#### [TEXT EXTRACT]
+ + + + + + +

B. Disparate Treatment Theory
Alternatively, of course, the Court may treat Dr. Lu's proof as tending to prove a prima facie case of disparate treatment by AID in failing to promote him from FS-2 to FS-1, although Dr. Lu's approach seems not to have regarded it as such. Even here, though, Dr. Lu's proof fails.
It is axiomatic that in establishing a prima facie case of disparate treatment, where the wrong alleged is the failure to promote a member of the protected class, the plaintiff must show at a minimum that he was qualified for the promotion. However, the unrebutted evidence introduced at trial -- wholly apart from evidence relating to Dr. Lu's language skills -- indicates that in the view of his superiors Dr. Lu simply was not prepared to assume the responsibilities associated with FS-1 status. According to Hans Peterson, Dr. Lu's rater for 1985 and his reviewer for 1986 and 1987, Dr. Lu -- while a "trained, effective agricultural economist," lacked at that stage of his career certain of the analytical skills required to operate at FS-1. In particular, according to Dr. Peterson, Dr. Lu often required guidance in determining which economic "tools" were most appropriate for various situations. The ability to make such determinations on an independent, individual basis, he testified, "is the difference, in my judgment, between an officer serving at an FS-2 level and serving in a higher rank, FS-1."

+ + + + + + +

#### [WHAT TO WORK ON]
Please duplicate everything from "B. Disparate Treatment" down to "Lu's proof fails." in the disparate treatment passage.

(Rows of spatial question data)
+ + + + + + +

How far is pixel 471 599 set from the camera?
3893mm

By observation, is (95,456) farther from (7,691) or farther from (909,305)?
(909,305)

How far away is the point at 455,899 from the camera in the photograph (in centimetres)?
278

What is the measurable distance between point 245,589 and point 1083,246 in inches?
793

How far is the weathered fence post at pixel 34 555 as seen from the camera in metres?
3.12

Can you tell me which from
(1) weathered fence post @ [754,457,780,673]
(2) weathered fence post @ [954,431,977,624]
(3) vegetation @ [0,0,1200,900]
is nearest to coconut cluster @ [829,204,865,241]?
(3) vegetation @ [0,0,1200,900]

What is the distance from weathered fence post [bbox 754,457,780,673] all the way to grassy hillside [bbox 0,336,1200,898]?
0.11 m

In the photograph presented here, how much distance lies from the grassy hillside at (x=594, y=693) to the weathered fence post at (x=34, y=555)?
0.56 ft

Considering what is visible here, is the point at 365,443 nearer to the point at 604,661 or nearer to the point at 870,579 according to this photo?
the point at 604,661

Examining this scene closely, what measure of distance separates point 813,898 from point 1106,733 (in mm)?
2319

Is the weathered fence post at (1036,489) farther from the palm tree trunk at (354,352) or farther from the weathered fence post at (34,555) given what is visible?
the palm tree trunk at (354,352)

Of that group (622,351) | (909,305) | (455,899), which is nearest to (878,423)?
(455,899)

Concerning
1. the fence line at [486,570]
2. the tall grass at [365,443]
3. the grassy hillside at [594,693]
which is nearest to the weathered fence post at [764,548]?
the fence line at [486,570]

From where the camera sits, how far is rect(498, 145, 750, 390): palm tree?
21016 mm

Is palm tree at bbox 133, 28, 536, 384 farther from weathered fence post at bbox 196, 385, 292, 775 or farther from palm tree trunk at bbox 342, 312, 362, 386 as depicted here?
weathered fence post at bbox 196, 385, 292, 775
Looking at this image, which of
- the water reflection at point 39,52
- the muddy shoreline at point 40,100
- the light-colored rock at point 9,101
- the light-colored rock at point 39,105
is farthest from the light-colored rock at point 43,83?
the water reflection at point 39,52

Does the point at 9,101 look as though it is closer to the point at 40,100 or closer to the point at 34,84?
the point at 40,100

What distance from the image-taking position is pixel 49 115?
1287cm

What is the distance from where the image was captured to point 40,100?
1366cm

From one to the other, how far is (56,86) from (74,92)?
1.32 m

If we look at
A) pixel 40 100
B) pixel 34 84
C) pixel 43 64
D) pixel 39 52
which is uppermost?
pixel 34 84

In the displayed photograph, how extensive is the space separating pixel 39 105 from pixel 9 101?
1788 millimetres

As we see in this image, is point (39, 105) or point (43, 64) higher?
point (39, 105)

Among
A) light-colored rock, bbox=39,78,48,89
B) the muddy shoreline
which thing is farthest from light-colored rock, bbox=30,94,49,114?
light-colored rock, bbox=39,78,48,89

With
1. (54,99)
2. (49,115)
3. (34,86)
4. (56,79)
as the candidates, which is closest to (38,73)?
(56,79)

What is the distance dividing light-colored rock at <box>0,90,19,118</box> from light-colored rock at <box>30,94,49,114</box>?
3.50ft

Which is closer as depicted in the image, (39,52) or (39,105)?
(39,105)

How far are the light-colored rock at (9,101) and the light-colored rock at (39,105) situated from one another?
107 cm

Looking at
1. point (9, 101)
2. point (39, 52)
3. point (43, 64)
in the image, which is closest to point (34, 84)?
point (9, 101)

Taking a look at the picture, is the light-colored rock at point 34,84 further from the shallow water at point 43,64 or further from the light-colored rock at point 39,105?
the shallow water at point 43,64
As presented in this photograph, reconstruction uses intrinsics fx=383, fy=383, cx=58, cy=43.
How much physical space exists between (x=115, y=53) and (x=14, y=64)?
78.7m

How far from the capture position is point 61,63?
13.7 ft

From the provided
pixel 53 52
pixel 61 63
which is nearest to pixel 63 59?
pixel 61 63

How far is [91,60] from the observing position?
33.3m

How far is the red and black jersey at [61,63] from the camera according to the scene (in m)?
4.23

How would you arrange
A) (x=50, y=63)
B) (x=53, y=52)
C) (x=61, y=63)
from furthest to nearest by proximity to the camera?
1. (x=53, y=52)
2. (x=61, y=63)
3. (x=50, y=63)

+ + + + + + +

#### [ANSWER TO THIS EXERCISE]
B. Disparate Treatment Theory
Alternatively, of course, the Court may treat Dr. Lu's proof as tending to prove a prima facie case of disparate treatment by AID in failing to promote him from FS-2 to FS-1, although Dr. Lu's approach seems not to have regarded it as such. Even here, though, Dr. Lu's proof fails.